Background:  The incidence of AIDS has decreased since the advent of highly active antiretroviral therapy (HAART), however, its prevalence has increased as patients are living longer after an AIDS diagnosis. We wished to measure and compare the direct costs of providing care to HIV-positive patients with and without an AIDS diagnostic illness. 

Methods:  The direct medical costs of all patients presenting for HIV care at the Southern Alberta Clinic (SAC), Calgary, Canada between April 1996 and April 2002 were included. SAC is the regional HIV care center for all HIV infected patients living in southern Alberta. Detailed sociodemographic, clinical, and direct costing data (i.e. all drug, outpatient, inpatient, and home care costs) were collected for each patient. A patient was considered to have AIDS if they were diagnosed with one of the 21 AIDS-defining illness. Mean costs are presented as cost per patient per month in 2002 Canadian dollars.

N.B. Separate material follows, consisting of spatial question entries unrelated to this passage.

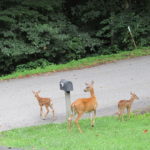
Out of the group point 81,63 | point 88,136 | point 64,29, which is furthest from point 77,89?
point 64,29

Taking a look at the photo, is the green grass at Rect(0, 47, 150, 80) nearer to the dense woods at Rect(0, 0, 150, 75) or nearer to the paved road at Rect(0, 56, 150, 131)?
the paved road at Rect(0, 56, 150, 131)

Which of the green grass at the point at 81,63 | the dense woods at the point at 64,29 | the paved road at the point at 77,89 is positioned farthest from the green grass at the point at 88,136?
the dense woods at the point at 64,29

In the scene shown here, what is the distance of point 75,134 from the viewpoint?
945 cm

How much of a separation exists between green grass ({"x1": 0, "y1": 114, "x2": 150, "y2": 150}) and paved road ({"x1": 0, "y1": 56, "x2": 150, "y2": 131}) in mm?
1008

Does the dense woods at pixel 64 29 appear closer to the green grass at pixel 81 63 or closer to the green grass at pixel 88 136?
the green grass at pixel 81 63

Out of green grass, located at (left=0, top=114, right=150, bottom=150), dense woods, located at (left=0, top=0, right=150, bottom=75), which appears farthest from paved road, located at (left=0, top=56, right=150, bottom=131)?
dense woods, located at (left=0, top=0, right=150, bottom=75)

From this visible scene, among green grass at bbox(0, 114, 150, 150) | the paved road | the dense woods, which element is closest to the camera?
green grass at bbox(0, 114, 150, 150)

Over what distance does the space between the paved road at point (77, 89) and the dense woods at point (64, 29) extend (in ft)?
10.7

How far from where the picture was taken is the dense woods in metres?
20.4

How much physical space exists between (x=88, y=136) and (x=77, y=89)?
5.67m

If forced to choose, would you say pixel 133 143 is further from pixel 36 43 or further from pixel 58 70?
pixel 36 43

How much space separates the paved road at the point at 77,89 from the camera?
1200cm

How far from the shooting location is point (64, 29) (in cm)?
2266

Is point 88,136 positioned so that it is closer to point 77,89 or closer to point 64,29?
point 77,89
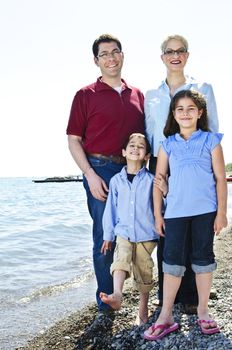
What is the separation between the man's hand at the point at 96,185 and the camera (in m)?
4.72

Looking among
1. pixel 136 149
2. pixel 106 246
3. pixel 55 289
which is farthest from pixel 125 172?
pixel 55 289

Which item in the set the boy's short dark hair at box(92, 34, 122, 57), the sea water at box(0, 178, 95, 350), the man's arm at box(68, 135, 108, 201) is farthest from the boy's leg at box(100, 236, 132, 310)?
the boy's short dark hair at box(92, 34, 122, 57)

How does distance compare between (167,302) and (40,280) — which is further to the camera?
(40,280)

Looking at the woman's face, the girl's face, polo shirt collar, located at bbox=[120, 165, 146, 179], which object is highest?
the woman's face

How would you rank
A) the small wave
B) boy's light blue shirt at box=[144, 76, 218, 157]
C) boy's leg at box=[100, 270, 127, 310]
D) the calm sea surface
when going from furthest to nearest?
1. the small wave
2. the calm sea surface
3. boy's light blue shirt at box=[144, 76, 218, 157]
4. boy's leg at box=[100, 270, 127, 310]

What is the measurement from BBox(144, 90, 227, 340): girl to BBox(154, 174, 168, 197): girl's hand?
0.40ft

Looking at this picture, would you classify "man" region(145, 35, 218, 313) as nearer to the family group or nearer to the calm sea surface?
the family group

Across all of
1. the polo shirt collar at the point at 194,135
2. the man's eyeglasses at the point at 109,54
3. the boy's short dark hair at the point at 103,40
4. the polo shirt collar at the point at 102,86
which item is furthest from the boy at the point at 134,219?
the boy's short dark hair at the point at 103,40

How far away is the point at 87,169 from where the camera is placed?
4773mm

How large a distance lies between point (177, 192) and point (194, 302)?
49.8 inches

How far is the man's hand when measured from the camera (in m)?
A: 4.72

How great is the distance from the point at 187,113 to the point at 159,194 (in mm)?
766

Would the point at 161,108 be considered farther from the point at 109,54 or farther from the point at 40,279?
the point at 40,279

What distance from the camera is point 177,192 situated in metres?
3.99
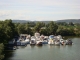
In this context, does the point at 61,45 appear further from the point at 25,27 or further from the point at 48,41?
the point at 25,27

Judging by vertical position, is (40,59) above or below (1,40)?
below

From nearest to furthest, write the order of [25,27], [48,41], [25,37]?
1. [48,41]
2. [25,37]
3. [25,27]

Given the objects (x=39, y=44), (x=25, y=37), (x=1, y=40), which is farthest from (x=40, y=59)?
(x=25, y=37)

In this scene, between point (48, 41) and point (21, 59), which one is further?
point (48, 41)

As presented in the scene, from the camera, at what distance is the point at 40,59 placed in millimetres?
26047

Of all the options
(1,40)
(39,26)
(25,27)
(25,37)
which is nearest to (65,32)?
(39,26)

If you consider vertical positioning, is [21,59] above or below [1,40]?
below

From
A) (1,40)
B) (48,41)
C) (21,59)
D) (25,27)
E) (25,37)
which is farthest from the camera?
(25,27)

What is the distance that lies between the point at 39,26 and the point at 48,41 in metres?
18.0

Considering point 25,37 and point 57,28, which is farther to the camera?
point 57,28

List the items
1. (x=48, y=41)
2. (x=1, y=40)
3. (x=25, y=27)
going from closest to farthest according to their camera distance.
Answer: (x=1, y=40)
(x=48, y=41)
(x=25, y=27)

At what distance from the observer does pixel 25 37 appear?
153 ft

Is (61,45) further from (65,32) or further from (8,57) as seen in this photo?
(65,32)

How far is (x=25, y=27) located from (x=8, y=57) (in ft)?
98.4
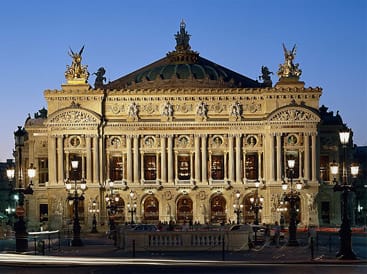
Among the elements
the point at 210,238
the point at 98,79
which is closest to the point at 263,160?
the point at 98,79

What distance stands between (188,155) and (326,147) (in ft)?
60.0

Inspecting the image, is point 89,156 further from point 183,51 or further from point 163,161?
point 183,51

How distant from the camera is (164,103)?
12394 cm

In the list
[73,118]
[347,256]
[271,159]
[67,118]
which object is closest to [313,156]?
[271,159]

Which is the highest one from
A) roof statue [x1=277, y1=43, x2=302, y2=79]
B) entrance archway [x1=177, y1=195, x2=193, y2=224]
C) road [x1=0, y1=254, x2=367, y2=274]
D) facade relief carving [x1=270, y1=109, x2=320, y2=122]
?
roof statue [x1=277, y1=43, x2=302, y2=79]

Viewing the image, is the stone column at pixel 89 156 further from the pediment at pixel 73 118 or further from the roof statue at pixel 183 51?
the roof statue at pixel 183 51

Results:  Between 1996 and 2002 the incidence of AIDS in southern Alberta decreased from 119/1000 HIV patients per year to 40/1000 whereas the yearly prevalence remained stable at 22% of the HIV population. In 1994 prior to HAART 18% patients receiving care at SAC survived 36 months after an AIDS diagnosis; in 2000, 71% achieved 36 month survival.  Within the region the cost of providing care to AIDS patients accounts for 32% of the annual total direct costs of all HIV care. The mean cost per patient per month for AIDS patients was 64% higher (1528 vs 932) than for non-AIDS patients. Drug, outpatient, inpatient, and home care costs were 55%, 40%, 143%, 288% higher in AIDS patients respectively. These differences persist even when controlling for CD4 count. After the arrival of HAART mean costs per patient per month initially converged between AIDS and non-AIDS patients, however, costs have since diverged. 

Conclusions:  The direct costs of AIDS care remains significantly higher than for non-AIDS patients and comprises a disproportional amount of the HIV care budget. Delaying or preventing AIDS remains economically as well as clinically important. Projected prevalence rates of AIDS need to be addressed when making any economic prediction on HIV care costs.